→ **Problem requirements**
Leave out the pictures and print the rest of the entries exactly as they stand.

→ **Exercise inputs**

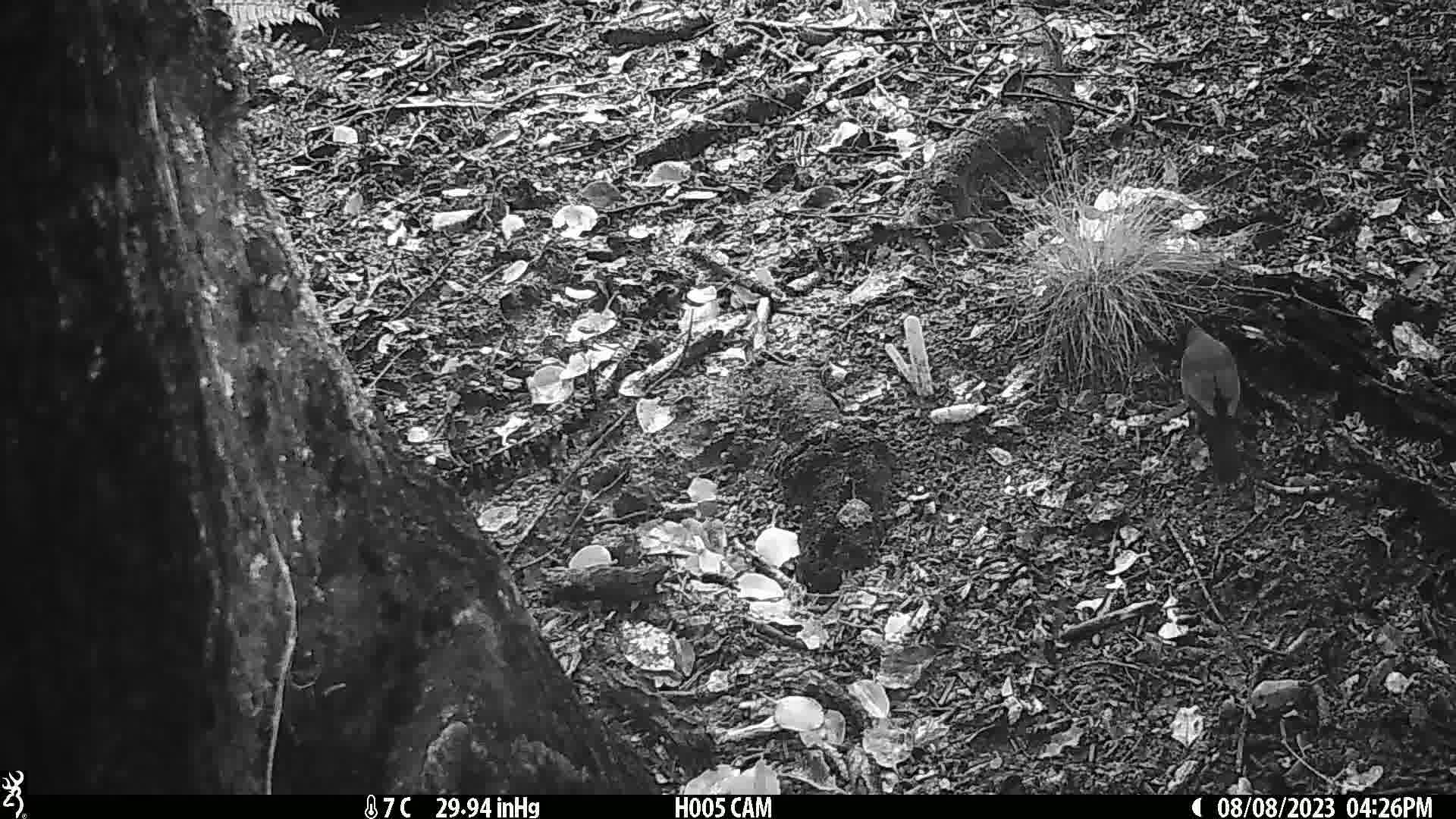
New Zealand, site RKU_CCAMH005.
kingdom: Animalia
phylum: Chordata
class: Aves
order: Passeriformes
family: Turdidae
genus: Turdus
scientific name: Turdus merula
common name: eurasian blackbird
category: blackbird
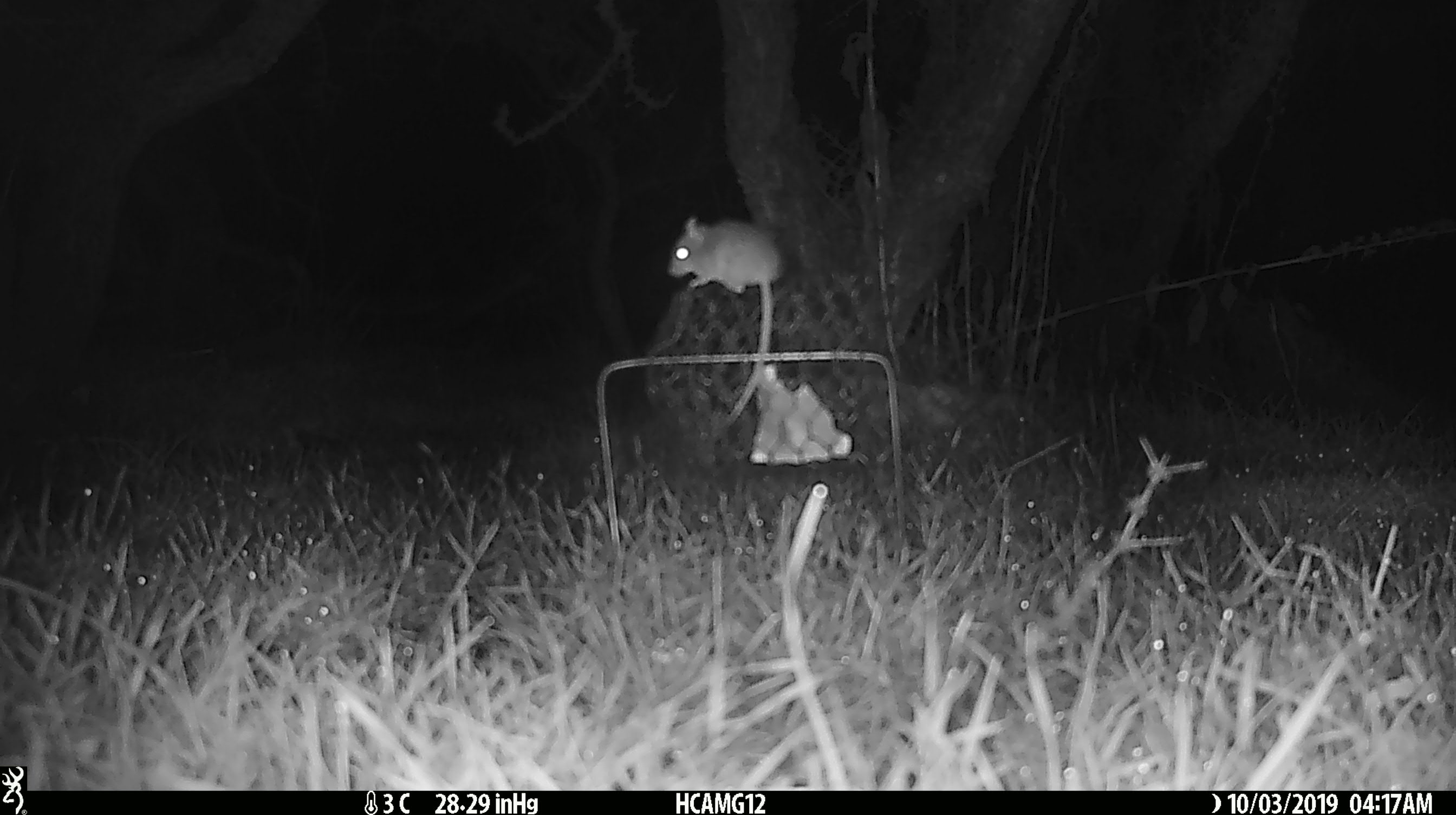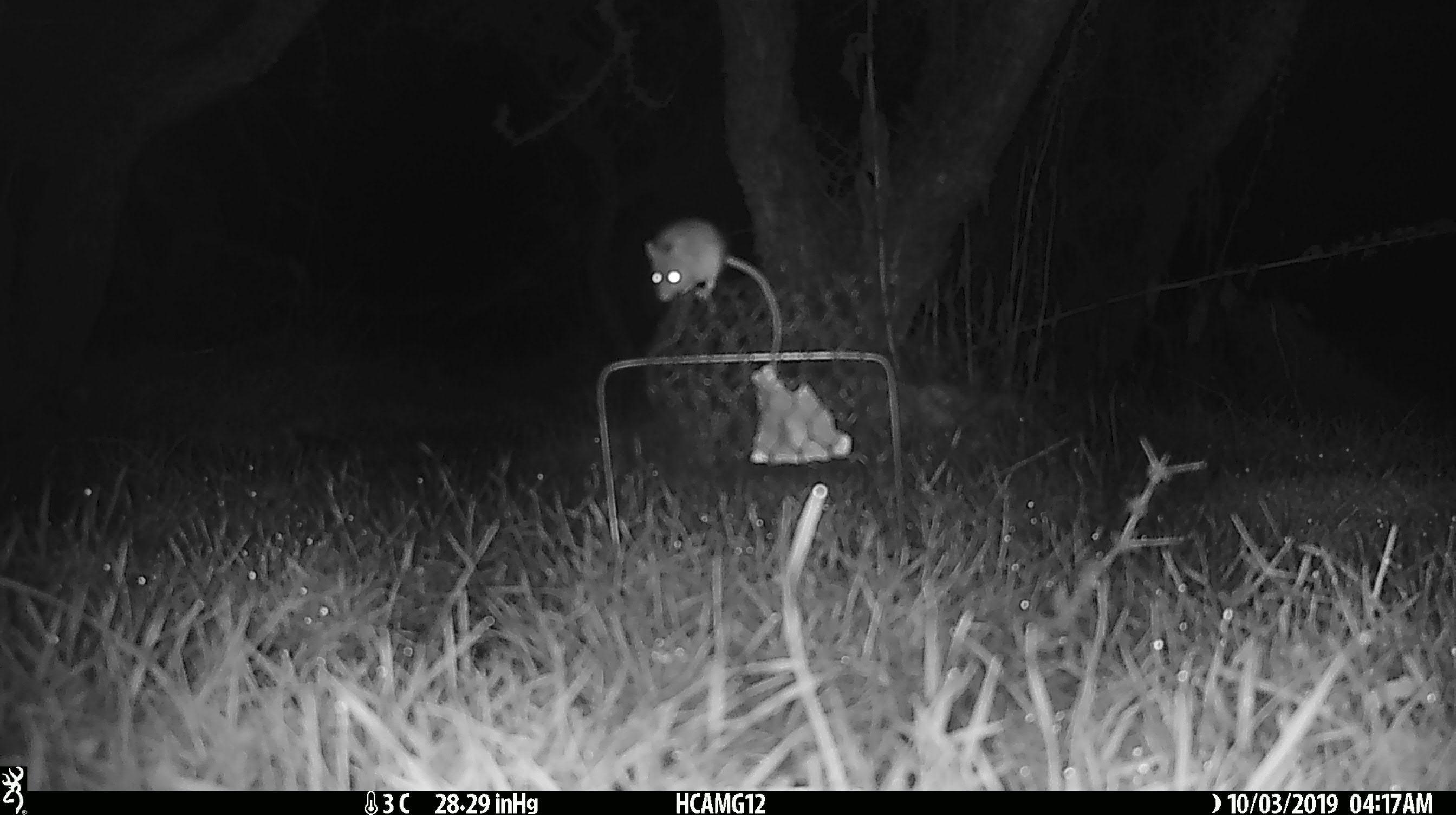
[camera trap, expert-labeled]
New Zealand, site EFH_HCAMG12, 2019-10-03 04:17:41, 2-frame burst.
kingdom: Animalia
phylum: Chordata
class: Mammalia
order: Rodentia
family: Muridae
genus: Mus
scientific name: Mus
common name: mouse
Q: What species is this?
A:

→ **Finished task**
New Zealand, site RKU_CCAMH005.
kingdom: Animalia
phylum: Chordata
class: Aves
order: Passeriformes
family: Turdidae
genus: Turdus
scientific name: Turdus merula
common name: eurasian blackbird
category: blackbird
[camera trap, expert-labeled]
New Zealand, site EFH_HCAMG12, 2019-10-03 04:17:41, 2-frame burst.
kingdom: Animalia
phylum: Chordata
class: Mammalia
order: Rodentia
family: Muridae
genus: Mus
scientific name: Mus
common name: mouse
Q: What species is this?
A:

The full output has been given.